■ Required task
Select every line in the entries below that contains the word "dark" and copy each one out.
[Begin]
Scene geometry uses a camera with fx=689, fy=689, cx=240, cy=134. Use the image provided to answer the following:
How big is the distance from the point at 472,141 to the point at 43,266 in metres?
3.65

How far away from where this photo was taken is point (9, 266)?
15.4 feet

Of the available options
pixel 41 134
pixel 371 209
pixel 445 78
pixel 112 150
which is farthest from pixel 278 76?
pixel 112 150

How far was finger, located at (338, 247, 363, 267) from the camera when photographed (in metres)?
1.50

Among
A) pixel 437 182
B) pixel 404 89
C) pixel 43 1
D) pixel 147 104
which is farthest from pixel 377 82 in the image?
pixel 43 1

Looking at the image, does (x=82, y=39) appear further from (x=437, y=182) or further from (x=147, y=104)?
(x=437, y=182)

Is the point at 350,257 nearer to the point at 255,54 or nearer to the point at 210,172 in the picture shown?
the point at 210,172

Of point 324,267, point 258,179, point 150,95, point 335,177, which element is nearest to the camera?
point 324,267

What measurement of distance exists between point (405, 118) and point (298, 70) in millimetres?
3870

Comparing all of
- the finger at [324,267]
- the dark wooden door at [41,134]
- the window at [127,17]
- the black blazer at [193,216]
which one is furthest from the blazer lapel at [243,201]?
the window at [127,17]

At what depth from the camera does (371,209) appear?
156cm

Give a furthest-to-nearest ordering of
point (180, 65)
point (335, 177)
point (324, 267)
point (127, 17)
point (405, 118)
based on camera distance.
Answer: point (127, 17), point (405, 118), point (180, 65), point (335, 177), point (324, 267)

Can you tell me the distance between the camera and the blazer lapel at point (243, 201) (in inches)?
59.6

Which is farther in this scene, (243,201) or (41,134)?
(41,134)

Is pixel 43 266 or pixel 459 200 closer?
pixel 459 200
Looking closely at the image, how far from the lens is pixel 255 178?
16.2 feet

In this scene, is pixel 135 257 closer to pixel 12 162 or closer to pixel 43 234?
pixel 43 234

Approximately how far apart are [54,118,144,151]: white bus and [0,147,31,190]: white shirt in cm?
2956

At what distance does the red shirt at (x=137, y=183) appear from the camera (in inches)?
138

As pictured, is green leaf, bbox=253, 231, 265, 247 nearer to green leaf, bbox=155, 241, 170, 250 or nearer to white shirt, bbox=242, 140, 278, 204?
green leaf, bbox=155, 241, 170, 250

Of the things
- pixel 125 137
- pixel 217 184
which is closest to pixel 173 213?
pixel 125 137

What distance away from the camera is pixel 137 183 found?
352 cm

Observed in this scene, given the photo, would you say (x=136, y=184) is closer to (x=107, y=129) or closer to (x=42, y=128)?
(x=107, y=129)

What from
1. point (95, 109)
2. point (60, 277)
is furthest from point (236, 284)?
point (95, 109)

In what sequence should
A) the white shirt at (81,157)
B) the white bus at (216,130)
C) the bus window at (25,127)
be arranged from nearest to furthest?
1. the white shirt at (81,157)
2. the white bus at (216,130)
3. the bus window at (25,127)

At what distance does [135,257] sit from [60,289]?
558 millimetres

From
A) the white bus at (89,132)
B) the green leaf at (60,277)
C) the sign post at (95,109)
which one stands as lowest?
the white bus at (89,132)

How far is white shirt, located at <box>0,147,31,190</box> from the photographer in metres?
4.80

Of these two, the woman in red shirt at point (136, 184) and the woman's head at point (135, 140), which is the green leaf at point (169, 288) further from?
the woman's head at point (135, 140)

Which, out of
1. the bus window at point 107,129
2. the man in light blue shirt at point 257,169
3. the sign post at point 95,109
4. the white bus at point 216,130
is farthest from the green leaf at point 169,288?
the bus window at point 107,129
[End]
[Begin]
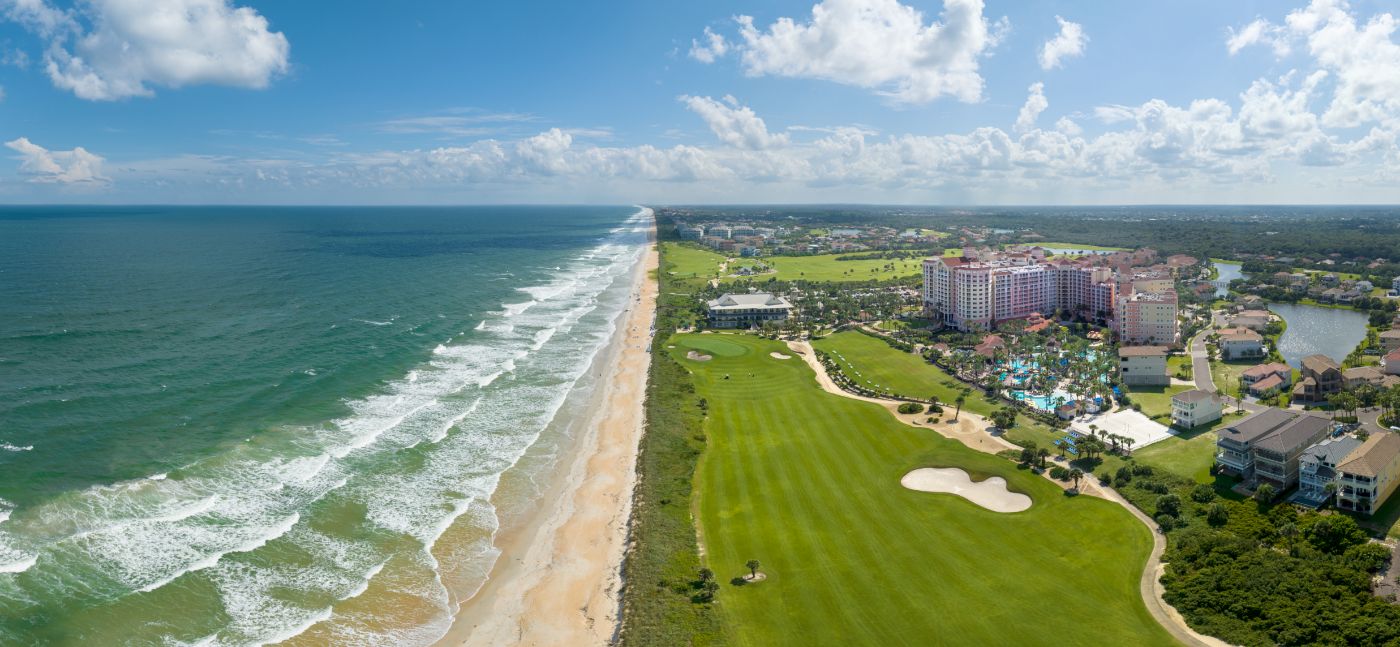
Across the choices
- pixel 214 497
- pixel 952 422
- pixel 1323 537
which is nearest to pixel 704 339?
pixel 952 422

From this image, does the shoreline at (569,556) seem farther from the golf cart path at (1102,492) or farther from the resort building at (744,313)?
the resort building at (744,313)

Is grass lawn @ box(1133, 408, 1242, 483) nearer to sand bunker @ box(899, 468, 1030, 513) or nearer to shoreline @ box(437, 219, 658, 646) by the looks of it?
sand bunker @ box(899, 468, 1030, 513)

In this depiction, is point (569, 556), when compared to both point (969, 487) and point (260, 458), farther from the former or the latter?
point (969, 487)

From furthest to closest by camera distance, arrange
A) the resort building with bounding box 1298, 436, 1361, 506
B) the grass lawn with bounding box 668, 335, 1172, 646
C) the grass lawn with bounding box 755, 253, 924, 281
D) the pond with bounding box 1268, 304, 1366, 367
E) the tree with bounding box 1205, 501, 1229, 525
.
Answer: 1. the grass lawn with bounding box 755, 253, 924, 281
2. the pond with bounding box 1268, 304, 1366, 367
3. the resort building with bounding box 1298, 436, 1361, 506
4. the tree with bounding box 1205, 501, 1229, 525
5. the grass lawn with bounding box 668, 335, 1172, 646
[End]
[Begin]
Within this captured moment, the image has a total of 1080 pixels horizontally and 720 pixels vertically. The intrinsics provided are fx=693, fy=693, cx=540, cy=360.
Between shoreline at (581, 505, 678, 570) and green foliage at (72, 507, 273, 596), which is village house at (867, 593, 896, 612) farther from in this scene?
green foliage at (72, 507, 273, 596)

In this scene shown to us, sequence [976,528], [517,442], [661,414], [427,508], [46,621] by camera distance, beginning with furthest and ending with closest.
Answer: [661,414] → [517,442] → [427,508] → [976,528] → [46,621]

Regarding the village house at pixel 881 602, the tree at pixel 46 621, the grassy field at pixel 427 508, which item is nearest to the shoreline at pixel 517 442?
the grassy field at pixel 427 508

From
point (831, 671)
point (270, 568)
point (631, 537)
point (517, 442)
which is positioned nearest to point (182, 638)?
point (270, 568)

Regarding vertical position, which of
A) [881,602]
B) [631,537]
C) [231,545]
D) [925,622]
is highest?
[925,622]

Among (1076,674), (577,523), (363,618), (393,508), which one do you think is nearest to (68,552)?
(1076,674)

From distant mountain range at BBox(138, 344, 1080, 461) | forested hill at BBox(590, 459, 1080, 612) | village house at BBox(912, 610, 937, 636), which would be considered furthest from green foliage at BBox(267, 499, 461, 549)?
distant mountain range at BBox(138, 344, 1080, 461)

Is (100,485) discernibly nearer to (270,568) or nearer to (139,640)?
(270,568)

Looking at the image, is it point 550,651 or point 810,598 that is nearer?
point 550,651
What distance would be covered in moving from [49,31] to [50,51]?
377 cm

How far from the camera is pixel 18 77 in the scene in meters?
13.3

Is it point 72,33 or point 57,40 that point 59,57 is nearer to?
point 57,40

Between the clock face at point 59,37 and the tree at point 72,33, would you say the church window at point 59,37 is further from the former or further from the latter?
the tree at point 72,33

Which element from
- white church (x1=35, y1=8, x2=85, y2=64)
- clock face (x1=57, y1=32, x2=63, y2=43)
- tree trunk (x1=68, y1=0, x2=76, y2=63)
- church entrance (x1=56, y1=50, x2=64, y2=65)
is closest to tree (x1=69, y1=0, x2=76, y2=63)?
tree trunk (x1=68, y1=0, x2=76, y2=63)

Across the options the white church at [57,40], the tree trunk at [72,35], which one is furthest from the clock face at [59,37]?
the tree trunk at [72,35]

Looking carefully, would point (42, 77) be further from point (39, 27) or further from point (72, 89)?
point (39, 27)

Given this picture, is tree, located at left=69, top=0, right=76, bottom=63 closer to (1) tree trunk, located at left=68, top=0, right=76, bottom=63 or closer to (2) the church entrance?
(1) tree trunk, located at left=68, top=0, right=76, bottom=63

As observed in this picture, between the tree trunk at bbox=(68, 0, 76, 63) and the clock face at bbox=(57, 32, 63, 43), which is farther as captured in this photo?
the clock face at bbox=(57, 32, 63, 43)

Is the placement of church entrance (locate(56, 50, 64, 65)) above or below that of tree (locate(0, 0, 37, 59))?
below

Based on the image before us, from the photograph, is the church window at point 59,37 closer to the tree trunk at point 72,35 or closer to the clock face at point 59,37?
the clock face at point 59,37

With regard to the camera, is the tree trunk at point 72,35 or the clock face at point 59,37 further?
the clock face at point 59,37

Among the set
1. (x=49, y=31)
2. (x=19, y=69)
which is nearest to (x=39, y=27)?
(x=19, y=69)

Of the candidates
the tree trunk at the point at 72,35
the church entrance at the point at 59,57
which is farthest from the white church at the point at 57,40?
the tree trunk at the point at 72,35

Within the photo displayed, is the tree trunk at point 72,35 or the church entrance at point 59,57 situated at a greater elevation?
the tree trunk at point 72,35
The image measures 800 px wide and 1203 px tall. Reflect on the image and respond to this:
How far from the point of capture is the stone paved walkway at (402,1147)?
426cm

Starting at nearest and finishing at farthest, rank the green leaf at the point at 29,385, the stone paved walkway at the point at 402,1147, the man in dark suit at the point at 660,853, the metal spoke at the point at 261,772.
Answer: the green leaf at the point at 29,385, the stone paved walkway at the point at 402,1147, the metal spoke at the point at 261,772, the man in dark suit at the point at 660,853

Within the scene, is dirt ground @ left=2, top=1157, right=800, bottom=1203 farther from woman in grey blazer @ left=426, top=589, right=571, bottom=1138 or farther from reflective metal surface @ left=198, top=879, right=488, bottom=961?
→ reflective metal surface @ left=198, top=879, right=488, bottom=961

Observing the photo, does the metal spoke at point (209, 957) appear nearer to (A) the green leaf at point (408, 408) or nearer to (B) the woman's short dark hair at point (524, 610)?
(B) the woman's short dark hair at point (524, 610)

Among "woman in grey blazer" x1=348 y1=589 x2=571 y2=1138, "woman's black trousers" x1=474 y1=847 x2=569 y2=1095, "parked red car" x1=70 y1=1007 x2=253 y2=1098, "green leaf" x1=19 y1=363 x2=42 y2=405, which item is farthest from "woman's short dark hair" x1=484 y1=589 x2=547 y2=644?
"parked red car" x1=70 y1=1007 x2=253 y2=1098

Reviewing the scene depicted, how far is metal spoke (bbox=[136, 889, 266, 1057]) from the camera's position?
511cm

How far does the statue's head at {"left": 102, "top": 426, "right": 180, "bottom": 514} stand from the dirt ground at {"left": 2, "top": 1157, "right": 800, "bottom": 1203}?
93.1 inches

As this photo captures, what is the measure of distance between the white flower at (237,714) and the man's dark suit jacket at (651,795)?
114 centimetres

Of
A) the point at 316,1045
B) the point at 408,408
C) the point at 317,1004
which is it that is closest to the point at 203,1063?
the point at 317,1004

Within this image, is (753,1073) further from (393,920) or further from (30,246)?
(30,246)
[End]
■ Written reply
- the dark wooden door at [41,134]
Starting at nearest and finishing at farthest, rank the green leaf at the point at 29,385, the stone paved walkway at the point at 402,1147, the man in dark suit at the point at 660,853, the metal spoke at the point at 261,772.
Answer: the green leaf at the point at 29,385, the stone paved walkway at the point at 402,1147, the metal spoke at the point at 261,772, the man in dark suit at the point at 660,853
Observing the photo, does the metal spoke at point (209, 957) appear nearer to (A) the green leaf at point (408, 408) or nearer to (B) the woman's short dark hair at point (524, 610)?
(B) the woman's short dark hair at point (524, 610)
Among "woman in grey blazer" x1=348 y1=589 x2=571 y2=1138, "woman's black trousers" x1=474 y1=847 x2=569 y2=1095, "parked red car" x1=70 y1=1007 x2=253 y2=1098, "green leaf" x1=19 y1=363 x2=42 y2=405, which item is farthest from "woman's short dark hair" x1=484 y1=589 x2=547 y2=644?
As this photo captures, what is the measure of distance between the white flower at (237,714) and the man's dark suit jacket at (651,795)?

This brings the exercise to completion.